Forty-four people were injured in the Khyber Pakhtunkhwa region, officials said, and 19 houses were partially damaged, Abdul Basit, a senior official in the Khyber Pakhtunkhwa government told Reuters.

In Afghanistan, at least 50 people were injured.

Tremors were felt in the northern parts of Pakistan, in cities like Rawal­pindi, Islamabad, Mansehra, Abbottabad, Muzaffarabad, Peshawar, Haripur, Mardan, Chitral, Charsadda and others, where no loss of life was immediately reported.

“These terrified people collapsed, and some of them collapsed because of the shock of the earthquake,” Mr Basit said.

Pakistani prime minister Shahbaz Sharif ordered disaster management officials to remain vigilant to handle any situation in a statement to authorities.

The earthquake also shook the mountainous Gilgit-Baltistan region, where landslides triggered by the earthquake caused the death of livestock, reported the Dawn newspaper.
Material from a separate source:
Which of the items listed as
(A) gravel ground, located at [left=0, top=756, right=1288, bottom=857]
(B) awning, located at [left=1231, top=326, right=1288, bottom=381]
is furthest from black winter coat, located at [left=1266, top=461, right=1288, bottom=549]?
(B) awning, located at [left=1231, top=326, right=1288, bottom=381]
Sharafat Zaman Amar, the Taliban’s appointed spokesperson for the public health ministry, said two people were killed in the eastern province of Laghman.

“Unfortunately, there could be more casualties as the quake was so powerful in most parts of the country,” Mr Zaman Amar said.

Tremors were also felt in Afghanistan’s capital Kabul.

Huge parts of south Asia are seismically active because a tectonic plate known as the Indian plate is pushing north into the Eurasian plate.

Last year, more than 1,000 people were killed in eastern Afghanistan after a 6.1-magnitude earthquake.